Passage provided —
Two different method in two different languages + variations -> 6 answers

There are essentially 2 way for this operation:

  • array based: Built a binary number of 3 digit, than take answer from an array
  • count based: Count even and odd, and look if there is a count == 1

Perl 71 (array based + variation)

s/(.)\s*/$1&1/eg;$==oct"0b".$_;$==$=>3?7-$=:$=;say$=?chr 68-$=:"no one"

One of my shortest perl:

  • s/(.)\s*/$1&1/eg; transform a string like 1 2 3 into 101
  • $==oct"0b".$_; transform binary to oct (same as dec, under 8)
  • $==$=>3?7-$=:$=; if > 3 oper 7-. (From there no one == 0)
  • say$=?chr 68-$=:"no one" if not 0, print char from value, else print no one.

Perl 71 (array based)

s/(.)\s*/$1&1/eg;$==oct"0b".$_;say@{["no one",qw{A B C}]}[$=>3?7-$=:$=]

slightly different in the print step: The output is based on an 'array'.

Perl 81 (count based)

$c=A;map{$a[$_%2]=$c++;$b[$_%2]++}split;say$b[0]==1?$a[0]:$b[0]==2?$a[1]:"no one"

Different meaning:

  • $c=A Initialise a counter c with A.
  • map{$a[$_%2]=$c++;$b[$_%2]++}split Counter b count even and odd, a only store which one
  • say$b[0]==1?$a[0]: if even counter == 1 ? also print even player.
  • $b[0]==2?$a[1]: if even counter == 2 ? also print odd player.
  • :"no one" else print no one.

Bash 85 (array based)

Dataset extract —
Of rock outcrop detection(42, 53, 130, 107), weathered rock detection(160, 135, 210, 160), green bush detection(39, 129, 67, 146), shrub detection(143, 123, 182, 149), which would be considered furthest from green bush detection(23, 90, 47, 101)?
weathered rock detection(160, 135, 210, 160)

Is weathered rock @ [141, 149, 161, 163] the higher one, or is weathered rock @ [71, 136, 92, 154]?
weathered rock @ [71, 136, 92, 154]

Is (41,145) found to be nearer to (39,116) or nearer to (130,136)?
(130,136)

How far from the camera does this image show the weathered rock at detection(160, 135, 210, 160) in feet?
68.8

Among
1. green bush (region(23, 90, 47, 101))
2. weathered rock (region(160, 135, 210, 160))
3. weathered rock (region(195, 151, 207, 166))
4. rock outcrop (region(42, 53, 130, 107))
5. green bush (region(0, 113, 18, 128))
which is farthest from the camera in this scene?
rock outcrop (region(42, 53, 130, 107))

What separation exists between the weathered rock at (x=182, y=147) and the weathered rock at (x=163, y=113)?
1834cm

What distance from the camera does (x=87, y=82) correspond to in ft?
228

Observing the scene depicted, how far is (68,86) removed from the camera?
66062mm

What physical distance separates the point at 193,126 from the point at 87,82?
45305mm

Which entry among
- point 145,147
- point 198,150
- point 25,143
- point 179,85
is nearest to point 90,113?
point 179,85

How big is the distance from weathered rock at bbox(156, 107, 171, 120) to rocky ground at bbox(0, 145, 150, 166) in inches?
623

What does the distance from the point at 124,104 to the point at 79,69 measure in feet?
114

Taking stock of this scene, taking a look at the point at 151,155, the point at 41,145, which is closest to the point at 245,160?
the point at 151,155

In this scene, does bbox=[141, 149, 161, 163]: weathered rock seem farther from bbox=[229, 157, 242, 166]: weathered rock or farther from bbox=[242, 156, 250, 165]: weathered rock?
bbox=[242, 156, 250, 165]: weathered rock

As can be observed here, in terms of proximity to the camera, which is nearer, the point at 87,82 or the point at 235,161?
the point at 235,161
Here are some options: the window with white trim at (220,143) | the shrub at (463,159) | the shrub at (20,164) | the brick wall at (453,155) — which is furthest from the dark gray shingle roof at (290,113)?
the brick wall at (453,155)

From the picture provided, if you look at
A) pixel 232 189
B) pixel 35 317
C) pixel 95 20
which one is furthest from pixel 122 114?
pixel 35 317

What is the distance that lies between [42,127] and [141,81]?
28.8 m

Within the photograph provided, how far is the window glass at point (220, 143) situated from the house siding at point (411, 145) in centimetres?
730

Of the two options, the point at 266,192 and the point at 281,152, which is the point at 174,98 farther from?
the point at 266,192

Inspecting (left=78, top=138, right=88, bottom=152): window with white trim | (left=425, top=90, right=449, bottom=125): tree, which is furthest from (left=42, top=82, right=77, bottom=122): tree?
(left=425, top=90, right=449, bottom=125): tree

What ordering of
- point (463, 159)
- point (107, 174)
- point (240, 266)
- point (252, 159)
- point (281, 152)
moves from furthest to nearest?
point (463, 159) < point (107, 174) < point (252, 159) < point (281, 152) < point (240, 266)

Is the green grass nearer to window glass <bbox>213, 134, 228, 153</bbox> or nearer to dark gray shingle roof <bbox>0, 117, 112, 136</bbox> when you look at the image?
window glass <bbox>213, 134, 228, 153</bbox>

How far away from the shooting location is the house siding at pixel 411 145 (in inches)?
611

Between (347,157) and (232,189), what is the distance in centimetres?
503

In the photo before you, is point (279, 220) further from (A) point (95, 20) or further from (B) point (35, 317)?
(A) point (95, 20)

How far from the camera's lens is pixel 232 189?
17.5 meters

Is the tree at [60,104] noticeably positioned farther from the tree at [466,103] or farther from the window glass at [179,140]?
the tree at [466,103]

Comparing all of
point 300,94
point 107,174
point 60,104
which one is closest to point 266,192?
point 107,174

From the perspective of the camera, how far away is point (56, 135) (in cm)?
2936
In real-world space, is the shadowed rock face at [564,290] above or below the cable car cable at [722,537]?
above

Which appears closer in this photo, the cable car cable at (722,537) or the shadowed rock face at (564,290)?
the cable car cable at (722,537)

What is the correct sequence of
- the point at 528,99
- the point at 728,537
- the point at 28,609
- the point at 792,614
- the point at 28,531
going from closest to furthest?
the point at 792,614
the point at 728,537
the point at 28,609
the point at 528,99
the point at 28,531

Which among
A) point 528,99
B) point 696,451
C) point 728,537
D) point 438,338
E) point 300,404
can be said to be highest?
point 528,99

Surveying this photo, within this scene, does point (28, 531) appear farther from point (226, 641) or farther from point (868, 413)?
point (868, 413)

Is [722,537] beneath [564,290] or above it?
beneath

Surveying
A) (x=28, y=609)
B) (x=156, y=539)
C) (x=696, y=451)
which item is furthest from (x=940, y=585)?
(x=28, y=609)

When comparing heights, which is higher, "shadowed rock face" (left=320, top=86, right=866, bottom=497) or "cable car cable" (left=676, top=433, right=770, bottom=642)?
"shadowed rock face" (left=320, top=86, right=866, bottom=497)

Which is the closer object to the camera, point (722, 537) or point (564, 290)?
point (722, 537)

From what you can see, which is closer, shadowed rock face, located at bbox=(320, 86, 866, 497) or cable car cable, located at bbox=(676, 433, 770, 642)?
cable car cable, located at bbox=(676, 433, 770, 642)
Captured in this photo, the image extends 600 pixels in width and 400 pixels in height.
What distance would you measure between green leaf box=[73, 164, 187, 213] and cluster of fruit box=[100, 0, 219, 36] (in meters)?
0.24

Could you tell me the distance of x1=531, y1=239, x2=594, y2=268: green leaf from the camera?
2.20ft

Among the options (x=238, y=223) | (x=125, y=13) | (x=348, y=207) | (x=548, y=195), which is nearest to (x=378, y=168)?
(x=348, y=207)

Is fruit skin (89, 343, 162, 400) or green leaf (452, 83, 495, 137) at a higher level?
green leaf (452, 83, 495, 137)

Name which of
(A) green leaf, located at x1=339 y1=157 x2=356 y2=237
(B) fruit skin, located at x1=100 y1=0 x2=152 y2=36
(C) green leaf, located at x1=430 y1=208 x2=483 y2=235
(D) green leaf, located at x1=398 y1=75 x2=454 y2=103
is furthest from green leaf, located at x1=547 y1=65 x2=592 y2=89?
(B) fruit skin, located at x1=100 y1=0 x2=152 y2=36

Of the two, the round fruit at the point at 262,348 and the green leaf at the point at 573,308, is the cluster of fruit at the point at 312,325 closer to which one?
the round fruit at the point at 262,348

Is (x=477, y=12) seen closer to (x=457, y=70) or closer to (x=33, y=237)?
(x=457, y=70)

Jobs —
• A. Answer these from the code golf write-up:
(i) What two ways for the operation does it name?
(ii) What value is the counter c initialized with in the count-based version?
(iii) What number is given for the Bash version?
• B. Pull out the part of the code golf write-up starting with "Two different method" and going on through "based + variation)", word for word.
• C. List every heading in the code golf write-up that names a language and a number.

Set of answers —
• A.
(i) Array based and count based.
(ii) A.
(iii) 85.

• B.
Two different method in two different languages + variations -> 6 answers

There are essentially 2 way for this operation:

  • array based: Built a binary number of 3 digit, than take answer from an array
  • count based: Count even and odd, and look if there is a count == 1

Perl 71 (array based + variation)

• C.
Perl 71 (array based + variation)
Perl 71 (array based)
Perl 81 (count based)
Bash 85 (array based)